**Ações necessárias**
1/ Responda, com base na crônica sobre o salto alto, às perguntas abaixo:
(a) Qual era a altura do salto da sandália comprada para a festa?
(b) Que tipo de calçamento havia na rua ao sair de casa?
(c) De que era feita a passarela que levava ao salão do clube?
2/ Retome a crônica sobre o salto alto a partir do ponto em que ela termina, preservando o tom e o estilo.

**Trecho fornecido**

'''

Subindo no salto

Subindo no Salto

suzabarbi@hotmail.com

Nunca escutei o conselho de minha mãe que me dizia para andar com “um saltinho”.

Na realidade, ela estava, de maneira bem delicada, me chamando de baixinha.

Sempre falava:

- Um saltinho, além de aumentar seu tamanho, vai te dar mais elegância.

Acho que além de baixinha, minha mãe duvida um pouco da minha elegância.

Apesar dos insistentes conselhos, sempre optei pelos rasteirinhos.

Além de mais confortáveis, são de risco zero para os dentes (associo salto alto a dente quebrado).

Mas tudo na vida tem sua primeira vez.

Festa black tie num dos clubes mais chiques da cidade e onde eu trabalhava.

Esse tipo de programa nunca foi o meu preferido justamente por causa do salto alto.

Sem saída.

Não ia ficar nada bem eu num vestido longo e de rasteirinha.

O jeito foi comprar uma sandália de salto.

E caprichei no modelo: salto oito.

Para quem nunca usou salto alto na vida, andar em cima de um número oito era, no mínimo, um atentado a minha integridade física e a de quem compartilharia a aventura comigo.

A sandália era um objeto de tortura.

Várias tiras cruzavam na altura dos dedos, o que deixava pouco espaço para que ali coubessem os cinco .

Tinha uma semana para aprender a andar naquela altura.

Meu quarto, na época, tinha um enorme espelho na parede e, aberta a porta, um estreito corredor me serviu de passarela.

Sandália no pé, ensaiei os meus mais cambaleantes passos.

O que era para me dar elegância, me fez parecer uma pata desengonçada.

Meus passos ficaram trôpegos e pesados.

Comecei a desistir de usar aquilo quando pensei que a outra opção seria pior: rasteirinha nenhuma do planeta combinaria com o meu vestido.

O jeito era continuar tentando me equilibrar em cima daquilo.

O sofrimento durou a semana inteira, até que chegou o dia da festa.

Agarrada ao braço de meu parceiro, saí à rua.

Paralelepípedo.

Como alguém consegue andar em cima de um salto oito, numa rua de paralelepípedo?

Literalmente capengando, consegui chegar ao carro, já sentindo o maior alívio quando sentei.

As tiras começavam a amassar os meus dedos e a noite nem havia começado.

Chegando ao clube, uma ótima surpresa: para chegar ao salão, tinham feito uma passarela de grama!

Pensei em voltar dali.

Paralelepípedo e grama. Era abusar demais da minha sorte.

Grudei o mais que pude no braço de meu parceiro e lá fui eu parecendo estar pisando em terreno minado.

Tarefa cumprida, tratei de achar logo a nossa mesa e jurei não me levantar de lá.

Olhava aturdida para todas aquelas mulheres que andavam para lá e para cá, na maior sintonia com seus saltos altíssimos.

Alguma coisa tinha de errado comigo. Como elas conseguiam e eu não?

Fui percebendo que, nós mulheres, entramos numa louca roda viva.

Começamos a competir com os homens, numa corrida desenfreada para mostrar o quanto somos boas em tudo.

Não satisfeitas, passamos a competir com nós mesmas.

'''

**Entradas listadas**
'''

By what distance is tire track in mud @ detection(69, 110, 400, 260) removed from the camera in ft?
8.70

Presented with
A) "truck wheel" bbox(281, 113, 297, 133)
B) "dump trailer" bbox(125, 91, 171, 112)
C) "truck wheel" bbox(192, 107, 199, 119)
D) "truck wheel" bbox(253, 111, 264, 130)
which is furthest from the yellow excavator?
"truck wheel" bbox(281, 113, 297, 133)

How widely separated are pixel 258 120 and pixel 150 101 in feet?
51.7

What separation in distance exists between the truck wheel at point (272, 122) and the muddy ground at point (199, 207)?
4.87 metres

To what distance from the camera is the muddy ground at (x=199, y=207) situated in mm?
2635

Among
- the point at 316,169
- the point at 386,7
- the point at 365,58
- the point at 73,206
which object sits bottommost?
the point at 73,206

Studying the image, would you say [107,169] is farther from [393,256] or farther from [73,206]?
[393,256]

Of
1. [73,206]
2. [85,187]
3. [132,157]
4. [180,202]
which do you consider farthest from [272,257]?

'''

**Respostas por tarefa**
1/
(a) Salto oito.
(b) Paralelepípedo.
(c) Grama.

2/
Temos que ser ótimas profissionais, magérrimas, (tenho uma amiga que quer descartar seus quilos e pesar apenas gramas), celulite, então, nem pensar!

Já fez o cálculo do dinheiro gasto para cuidar apenas desses três itens?

Tem mulheres que deixam uma verdadeira fortuna em massagistas, esteticistas, nutricionistas, cursos e mais cursos de pós, pós, pós doutorado.

E ficamos satisfeitas?

De jeito nenhum!

Ainda temos que ser ótimas mães, perfeitas donas de casa, esposas exemplares, amantes insuperáveis, apresentadoras notáveis, para estar vinte e quatro horas por dia com um microfone imaginário na mão, anunciando o quanto somos formidáveis.

E a pergunta que não se cala?

Trabalhamos o dia inteiro,cuidamos da casa, do corpo, da pele, ajudamos nas finanças do lar e à noite ainda temos que seduzir?

Pois pode apostar que sim.

Tenho uma amiga, produtora de vídeo, que é a perfeita representante da linha “ser boa em tudo”.

Várias vezes por semana, cumpre um horário noturno puxadíssimo de gravações.

E ela ainda não acha tempo para ir a sex shop comprar um tanto de geringonças, para se transformar em uma verdadeira femme fatale depois de dezoito horas de trabalho?

Enquanto isso, os homens observam os nossos movimentos de birutas malucas.

Quietos.

Afinal, quem é doido e tem saúde o suficiente para competir com tanta atividade?

Voltei minha atenção para a festa. Animadíssima por sinal.

Percebi que eu também dava minha contribuição à lista daquelas que querem ser boas em tudo.

Por causa de um maldito salto alto, estava presa numa cadeira, olhando ao invés de aproveitar o festão.

Como se tivesse escutado meus pensamentos, a banda começou a tocar “I Will Survive”.

Nada mais apropriado.

Desafivelei a sandália, deixei-a debaixo da mesa e fui feliz da vida para o meio do salão.

Dancei. Dancei. Dancei.

Estava passando da hora de reconhecer algumas das minhas limitações.

E salto alto definitivamente é uma delas!

Fazer o quê?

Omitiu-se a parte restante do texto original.